It is worth noting that whenever there is a transient sharp weakening (TSW; yellow shaded area in Fig. 2b–d and Supplementary Fig. S2a, b), there is a nearly concurrent increase in the rate of pore pressure rise (green solid lines; could be much lower than that achieved in the slipping zone). Those experiments without TSW do not record abrupt changes in the bulk pore pressure (dashed lines in Fig. 2c, d).

Furthermore, there are possible relations between the TSW and the shortening rate. Compared to the experiments conducted under room humidity or those do not show the TSW under pore fluid pressure, the experiments showing the TSW always have abrupt changes in axial shortening immediately after the weakening occurs or at the onset of the re-strengthening stage, with much higher shortening rate afterwards (cp. solid and dashed lines in Fig. 2c, d and Supplementary Fig. S3a, b).

Microstructures

We compare the microstructures of the samples retrieved from three experiments, performed under P_p = 25 MPa and V_eq = 2.0 m/s, but stopped at relatively small (d = 4.5 m, σ_{n_eff} = 3 MPa, LHV1103; at the early stage of the TSW; Supplementary Fig. S4) and large displacements (d = 10 m, σ_{n_eff} = 6 MPa, LHV1058; d = 20 m, σ_{n_eff} = 3 MPa, LHV968; both tests experienced the TSW followed by slip strengthening and slight weakening; Fig. 2c and Supplementary Fig. S2c), respectively. The sample halves are not welded together after 4.5 m of slip. The slip surface is rough due to serious comminution and wear, and continuous ring-shaped slickensides are developed in some regions (Fig. 3a and Supplementary Fig. S5a). At higher magnifications, the slickensided surfaces can be either porous (Fig. 3b) or dense (Fig. 3d). The porous surfaces abound in stretched glass-like rods with striped structures (Fig. 3b, c), while the dense surfaces are characterized by quite homogenous glass-like films overlaid by fine particles (Fig. 3d, e). On the contrary, visible molten patches or layers of ~100 μm in thickness are developed after 10–20 m of slip (Supplementary Fig. S5b, c; the two dolerite cylinders are welded together in run LHV968, but not in run LHV1058), within which vesicles can be observed (Fig. 3f, g).

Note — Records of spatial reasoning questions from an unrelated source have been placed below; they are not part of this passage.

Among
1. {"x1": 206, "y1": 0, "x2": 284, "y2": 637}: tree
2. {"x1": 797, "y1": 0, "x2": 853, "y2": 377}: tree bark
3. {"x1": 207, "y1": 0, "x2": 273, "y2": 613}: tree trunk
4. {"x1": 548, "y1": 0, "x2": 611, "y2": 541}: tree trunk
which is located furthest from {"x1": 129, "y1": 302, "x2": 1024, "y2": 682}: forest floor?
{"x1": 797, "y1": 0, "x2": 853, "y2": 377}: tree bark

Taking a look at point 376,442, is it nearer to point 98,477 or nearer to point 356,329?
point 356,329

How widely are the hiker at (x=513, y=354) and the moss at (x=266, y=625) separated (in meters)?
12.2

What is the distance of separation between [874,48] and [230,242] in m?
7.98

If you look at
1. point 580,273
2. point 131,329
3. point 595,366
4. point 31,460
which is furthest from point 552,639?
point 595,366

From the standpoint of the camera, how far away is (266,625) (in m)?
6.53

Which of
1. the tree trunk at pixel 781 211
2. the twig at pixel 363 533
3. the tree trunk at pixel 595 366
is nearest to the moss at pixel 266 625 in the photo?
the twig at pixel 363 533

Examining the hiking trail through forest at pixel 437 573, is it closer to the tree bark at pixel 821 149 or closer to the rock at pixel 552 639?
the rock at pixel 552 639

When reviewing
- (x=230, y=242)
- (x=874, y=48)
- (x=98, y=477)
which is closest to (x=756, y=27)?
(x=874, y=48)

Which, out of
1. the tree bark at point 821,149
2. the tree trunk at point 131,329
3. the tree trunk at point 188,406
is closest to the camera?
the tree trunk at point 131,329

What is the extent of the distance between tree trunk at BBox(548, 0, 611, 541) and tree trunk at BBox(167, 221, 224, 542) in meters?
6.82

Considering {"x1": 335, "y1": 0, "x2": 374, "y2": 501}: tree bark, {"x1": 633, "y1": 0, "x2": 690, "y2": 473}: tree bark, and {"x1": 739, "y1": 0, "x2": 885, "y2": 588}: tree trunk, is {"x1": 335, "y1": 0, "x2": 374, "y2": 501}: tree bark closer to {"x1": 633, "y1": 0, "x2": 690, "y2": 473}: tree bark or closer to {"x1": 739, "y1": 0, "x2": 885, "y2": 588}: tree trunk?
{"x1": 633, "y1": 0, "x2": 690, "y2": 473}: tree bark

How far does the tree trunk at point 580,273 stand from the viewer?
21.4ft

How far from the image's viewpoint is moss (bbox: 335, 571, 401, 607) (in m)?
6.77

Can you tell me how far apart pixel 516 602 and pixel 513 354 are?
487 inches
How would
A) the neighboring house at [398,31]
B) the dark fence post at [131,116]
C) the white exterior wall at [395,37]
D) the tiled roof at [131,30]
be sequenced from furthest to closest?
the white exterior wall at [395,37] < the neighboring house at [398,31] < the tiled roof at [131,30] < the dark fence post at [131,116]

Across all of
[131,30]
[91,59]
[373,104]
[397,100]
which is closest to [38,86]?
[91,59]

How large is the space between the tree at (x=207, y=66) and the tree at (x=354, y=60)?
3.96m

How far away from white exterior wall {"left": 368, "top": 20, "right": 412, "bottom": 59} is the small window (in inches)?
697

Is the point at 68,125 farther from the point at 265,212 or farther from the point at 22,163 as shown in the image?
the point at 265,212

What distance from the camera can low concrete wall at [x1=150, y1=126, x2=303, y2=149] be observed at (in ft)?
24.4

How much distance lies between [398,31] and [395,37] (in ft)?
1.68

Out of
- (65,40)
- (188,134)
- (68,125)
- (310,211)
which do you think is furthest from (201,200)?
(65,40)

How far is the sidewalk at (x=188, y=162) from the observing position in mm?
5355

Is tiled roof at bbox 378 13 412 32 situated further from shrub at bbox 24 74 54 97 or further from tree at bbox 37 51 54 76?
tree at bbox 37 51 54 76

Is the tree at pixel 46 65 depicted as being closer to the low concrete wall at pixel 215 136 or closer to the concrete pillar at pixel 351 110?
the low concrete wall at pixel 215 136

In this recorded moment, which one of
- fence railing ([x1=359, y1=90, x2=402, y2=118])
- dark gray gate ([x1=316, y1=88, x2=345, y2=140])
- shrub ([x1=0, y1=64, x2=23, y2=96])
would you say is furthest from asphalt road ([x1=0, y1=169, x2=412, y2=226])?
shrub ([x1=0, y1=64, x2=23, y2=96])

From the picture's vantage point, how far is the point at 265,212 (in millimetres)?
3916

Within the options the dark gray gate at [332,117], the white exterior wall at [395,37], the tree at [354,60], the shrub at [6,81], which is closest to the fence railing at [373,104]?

Fig. 3: Microstructures of the deformed dolerite samples.

a–e Secondary electron images of the slip surface retrieved from an experiment (LHV1103) stopped at 4.5 m of slip at the early stage of the transient weakening. Intense wear and local melting are dominant deformation processes, and result in porous (b: glass-like rods) or dense (d: glass-like films) slip surfaces which may affect permeability and fluid pressure rise in the slip zone. f, g Close-up images of the molten patches or layers developed in large-displacement (10 or 20 m) experiments (f: top view, LHV1058; g: thin-section, LHV968; see their overall textures in Supplementary Fig. S5b, c).

Numerical modeling

The most intriguing observation from this study is the existence of the transient sharp weakening (TSW) stage that is concurrent with a spike in bulk P_p and closely followed by an abrupt increase in shortening rate. Moreover, the TSW is more efficient with more water trapped within the fault (i.e., pitted slip surfaces), and the microstructural observations suggest that crushing and comminution are dominant processes during the TSW. The most likely interpretation for all these observations is that the TSW is caused by transient TP.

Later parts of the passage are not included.